Patti Benveniste at work in one of our labs

Many students interested in science do not get the opportunity to work in a research lab until they are well into their undergraduate studies. Research personnel in the biology lab of Dr. Juan Carlos Zúñiga-Pflücker, interim director of molecular and cellular biology at Sunnybrook Research Institute (SRI), however, are giving earlier-stage students in high school and university hands-on experience to explore their scientific interests.

Dr. Patricia Benveniste is a research associate in Zúñiga-Pflücker's lab who has more than 10 years' experience mentoring students. Born in Paris, France, Benveniste attended medical school at the National Autonomous University of Mexico. She completed a masters in autoimmune thyroid diseases and a PhD in bone marrow T cell differentiation at the University of Toronto. She then did postdoctoral studies at the U.S. National Institutes of Health in T cell development.

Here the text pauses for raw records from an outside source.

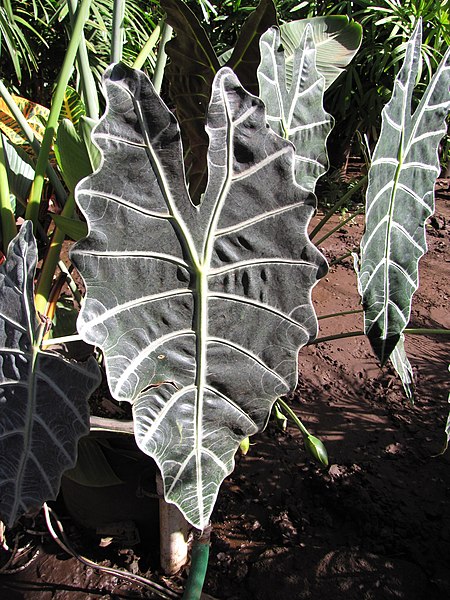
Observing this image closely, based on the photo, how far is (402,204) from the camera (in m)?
0.88

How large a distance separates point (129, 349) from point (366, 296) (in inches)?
13.1

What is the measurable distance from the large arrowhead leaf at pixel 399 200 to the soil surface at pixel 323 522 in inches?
29.9

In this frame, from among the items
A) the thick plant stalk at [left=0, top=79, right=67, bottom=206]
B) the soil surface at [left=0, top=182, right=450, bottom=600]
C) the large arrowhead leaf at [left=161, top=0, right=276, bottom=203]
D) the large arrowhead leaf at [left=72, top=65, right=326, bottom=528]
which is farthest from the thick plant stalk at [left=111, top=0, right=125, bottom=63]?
the soil surface at [left=0, top=182, right=450, bottom=600]

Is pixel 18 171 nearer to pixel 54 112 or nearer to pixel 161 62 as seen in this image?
pixel 54 112

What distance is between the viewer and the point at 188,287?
28.9 inches

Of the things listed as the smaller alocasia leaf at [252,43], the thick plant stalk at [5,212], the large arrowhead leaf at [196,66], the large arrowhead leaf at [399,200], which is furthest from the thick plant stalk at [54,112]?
the large arrowhead leaf at [399,200]

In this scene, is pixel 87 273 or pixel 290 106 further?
pixel 290 106

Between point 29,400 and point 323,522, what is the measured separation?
927 mm

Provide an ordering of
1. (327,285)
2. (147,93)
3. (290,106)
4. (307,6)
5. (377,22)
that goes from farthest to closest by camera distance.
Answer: (307,6), (377,22), (327,285), (290,106), (147,93)

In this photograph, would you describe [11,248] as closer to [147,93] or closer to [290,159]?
[147,93]

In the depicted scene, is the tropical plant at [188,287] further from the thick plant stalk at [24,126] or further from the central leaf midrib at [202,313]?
the thick plant stalk at [24,126]

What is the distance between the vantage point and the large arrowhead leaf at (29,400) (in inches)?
28.4

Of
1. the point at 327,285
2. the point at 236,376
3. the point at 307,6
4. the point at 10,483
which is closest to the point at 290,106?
the point at 236,376

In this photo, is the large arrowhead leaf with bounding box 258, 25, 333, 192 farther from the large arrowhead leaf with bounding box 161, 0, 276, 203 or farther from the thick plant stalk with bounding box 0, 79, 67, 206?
the thick plant stalk with bounding box 0, 79, 67, 206
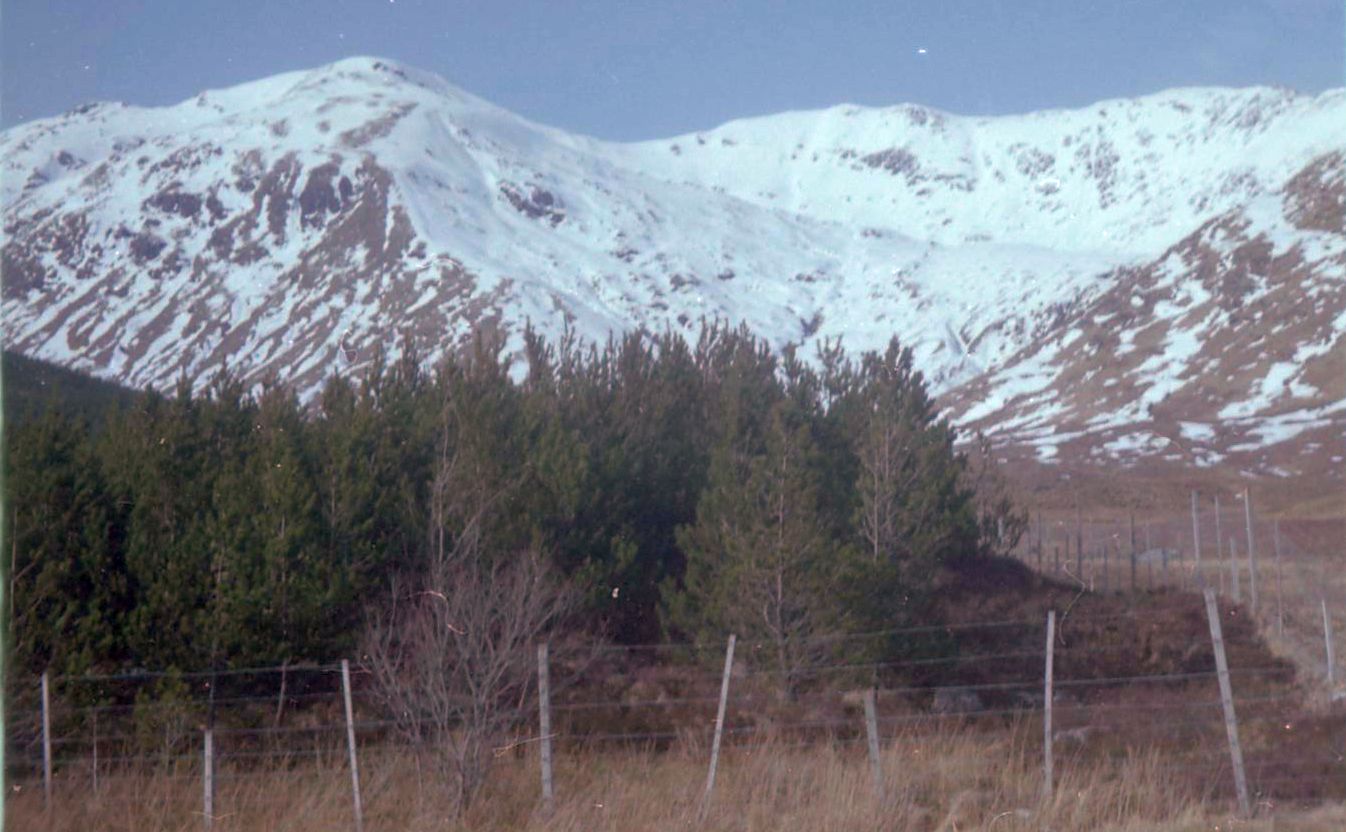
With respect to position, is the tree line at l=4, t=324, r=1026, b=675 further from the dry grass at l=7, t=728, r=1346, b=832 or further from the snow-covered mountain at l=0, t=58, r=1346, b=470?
the snow-covered mountain at l=0, t=58, r=1346, b=470

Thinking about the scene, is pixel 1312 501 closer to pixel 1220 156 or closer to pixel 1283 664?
pixel 1283 664

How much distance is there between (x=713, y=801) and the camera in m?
9.14

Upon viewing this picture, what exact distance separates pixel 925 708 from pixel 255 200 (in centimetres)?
5799

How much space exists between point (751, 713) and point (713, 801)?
20.9ft

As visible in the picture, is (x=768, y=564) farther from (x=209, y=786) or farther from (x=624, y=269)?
(x=624, y=269)

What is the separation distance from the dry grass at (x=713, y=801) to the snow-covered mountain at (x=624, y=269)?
14.3 meters

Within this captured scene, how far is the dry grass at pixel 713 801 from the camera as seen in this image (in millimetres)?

Here, she explains how much she enjoys being a mentor and providing students with an opportunity to learn and develop research skills in the lab.

What inspired you to become a mentor?

When I was a student, this trend in mentorship programs was not available. It's nice to teach young people who might be interested in following research and to show them what we do. It gives students exposure to different labs before they make their career decision. 

Why is mentoring important in research?

We have an array of interests within the lab, and we try to pair students with a researcher who is most linked to the student's interest. I think it's very important for students to experience what it's like working in the lab before deciding if they want a science career or a more clinical one, like being a doctor. Students often have doubts about their career choice, and offering them the possibility of testing options is important. 

How does mentoring promote the sharing of ideas?

We discuss the progress of our research in the lab quite a bit, especially at the beginning when I introduce the topic that the student will be working on with me. After they get more familiar with the theme and they've read some of the literature, then there is a lot more discussion and questions.  

Are there challenges that come along the way?

The challenges are different with every student. For example, you may get a student who has experience in biochemistry, but this is a biology lab and we grow things. For a person who has never dealt with that, it's ground zero and we have to start from scratch. Students have to digest what they learn in a relatively short time and must be proficient with the handling of the material. For the mentor, the challenge is to make sure the student understands the reason for doing the experiment and how best he or she can present their work at the end of the term.

What do you like best about mentoring?

The interaction with the new generation. Students enliven the lab and are very enthusiastic, and sometimes we lose some of that enthusiasm in growing up. I really enjoy watching students develop their skills and grow in their learning. Whether they decide to pursue science later on is irrelevant, but at least they are enjoying what they are doing and learning. That's what I like the most.